Control Illusion: The Failure of Instruction Hierarchies in Large Language Models
This reveals a critical failure in control mechanisms for LLM deployment, impacting developers and users who rely on hierarchical instructions for safety and functionality.
The paper tackles the problem of unreliable hierarchical instruction schemes in large language models (LLMs), finding that models struggle with consistent prioritization, with system/user roles failing to establish reliable control, while natural social hierarchies are more effective.
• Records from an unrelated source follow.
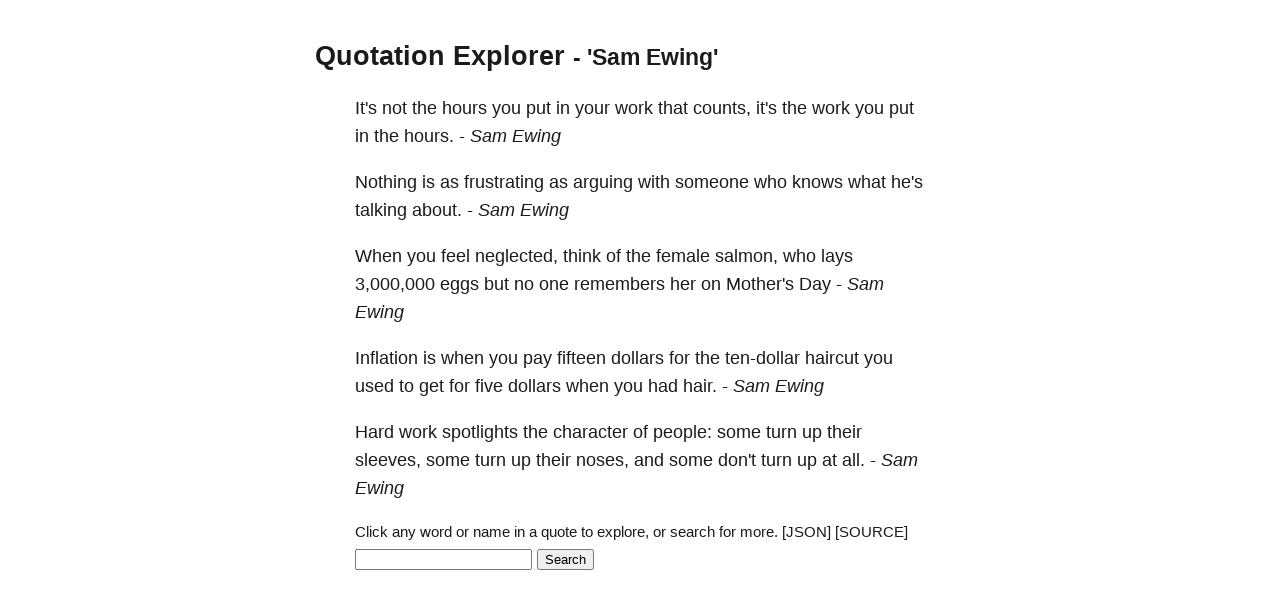

--- FILE ---
content_type: text/html; charset=utf-8
request_url: https://quotes.schollz.com/author/sam%20ewing
body_size: 3802
content:
<html>

<head>
<title>Quotation Explorer</title>
<meta name="viewport" content="width=device-width, initial-scale=1">
<style>
a { color: inherit; text-decoration:none; }
        body {
            font: 14px/1.25em sans-serif;
            margin: 40px auto;
            max-width: 650px;
            line-height: 1.6;
            font-size: 18px;
            color: #1b1b1b;
            padding: 0 10px
        }

        h1,
        h2,
        h3 {
            line-height: 1.2
        }

        a {
            text-decoration: none
        }
</style>
</head>

<body>
<script>
  (function(i,s,o,g,r,a,m){i['GoogleAnalyticsObject']=r;i[r]=i[r]||function(){
  (i[r].q=i[r].q||[]).push(arguments)},i[r].l=1*new Date();a=s.createElement(o),
  m=s.getElementsByTagName(o)[0];a.async=1;a.src=g;m.parentNode.insertBefore(a,m)
  })(window,document,'script','https://www.google-analytics.com/analytics.js','ga');

  ga('create', 'UA-2345677-18', 'auto');
  ga('send', 'pageview');

</script>

  <h2><a href="/">Quotation Explorer</a> <small> - 'Sam Ewing'</small></h2>
    
    <blockquote><a href='/subject/it's'>It's</a> not the <a href='/subject/hours'>hours</a> you put in your <a href='/subject/work'>work</a> that <a href='/subject/counts'>counts,</a> <a href='/subject/it's'>it's</a> the <a href='/subject/work'>work</a> you put in the <a href='/subject/hours'>hours.</a>   - <i><a href='/author/sam ewing'>Sam Ewing</a> </i></blockquote>
    
    <blockquote>Nothing is as <a href='/subject/frustrating'>frustrating</a> as <a href='/subject/arguing'>arguing</a> with someone who knows what <a href='/subject/he's'>he's</a> <a href='/subject/talking'>talking</a> <a href='/subject/about'>about.</a>   - <i><a href='/author/sam ewing'>Sam Ewing</a> </i></blockquote>
    
    <blockquote>When you <a href='/subject/feel'>feel</a> <a href='/subject/neglected'>neglected,</a> think of the <a href='/subject/female'>female</a> <a href='/subject/salmon'>salmon,</a> who <a href='/subject/lays'>lays</a> <a href='/subject/3 000 000'>3,000,000</a> <a href='/subject/eggs'>eggs</a> but no one <a href='/subject/remembers'>remembers</a> her on <a href='/subject/mother's'>Mother's</a> <a href='/subject/day'>Day</a>   - <i><a href='/author/sam ewing'>Sam Ewing</a> </i></blockquote>
    
    <blockquote><a href='/subject/inflation'>Inflation</a> is when you <a href='/subject/pay'>pay</a> <a href='/subject/fifteen'>fifteen</a> <a href='/subject/dollars'>dollars</a> for the <a href='/subject/ten-dollar'>ten-dollar</a> <a href='/subject/haircut'>haircut</a> you used to get for five <a href='/subject/dollars'>dollars</a> when you had <a href='/subject/hair'>hair.</a>   - <i><a href='/author/sam ewing'>Sam Ewing</a> </i></blockquote>
    
    <blockquote><a href='/subject/hard'>Hard</a> <a href='/subject/work'>work</a> <a href='/subject/spotlights'>spotlights</a> the <a href='/subject/character'>character</a> of <a href='/subject/people:'>people:</a> some <a href='/subject/turn'>turn</a> up their <a href='/subject/sleeves'>sleeves,</a> some <a href='/subject/turn'>turn</a> up their <a href='/subject/noses'>noses,</a> and some don't <a href='/subject/turn'>turn</a> up at <a href='/subject/all'>all.</a>   - <i><a href='/author/sam ewing'>Sam Ewing</a> </i></blockquote>
    

    

    <blockquote>
    <form action="/search/" method = "POST">
    <small>
      Click any word or name in a quote to explore, or search for more. <a id="json" href="">[JSON]</a>&nbsp;<a href="https://github.com/schollz/quotation-explorer">[SOURCE]</a>&nbsp;
    </small>
    <input name="term">
    <input type="submit" value="Search">
    </form>
    </blockquote>

<script>
document.getElementById("json").setAttribute('href', window.location.href + ".json");
</script>
</body>

</html>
Large language models (LLMs) are increasingly deployed with hierarchical instruction schemes, where certain instructions (e.g., system-level directives) are expected to take precedence over others (e.g., user messages). Yet, we lack a systematic understanding of how effectively these hierarchical control mechanisms work. We introduce a systematic evaluation framework based on constraint prioritization to assess how well LLMs enforce instruction hierarchies. Our experiments across six state-of-the-art LLMs reveal that models struggle with consistent instruction prioritization, even for simple formatting conflicts. We find that the widely-adopted system/user prompt separation fails to establish a reliable instruction hierarchy, and models exhibit strong inherent biases toward certain constraint types regardless of their priority designation. We find that LLMs more reliably obey constraints framed through natural social hierarchies (e.g., authority, expertise, consensus) than system/user roles, which suggests that pretraining-derived social structures act as latent control priors, with potentially stronger influence than post-training guardrails.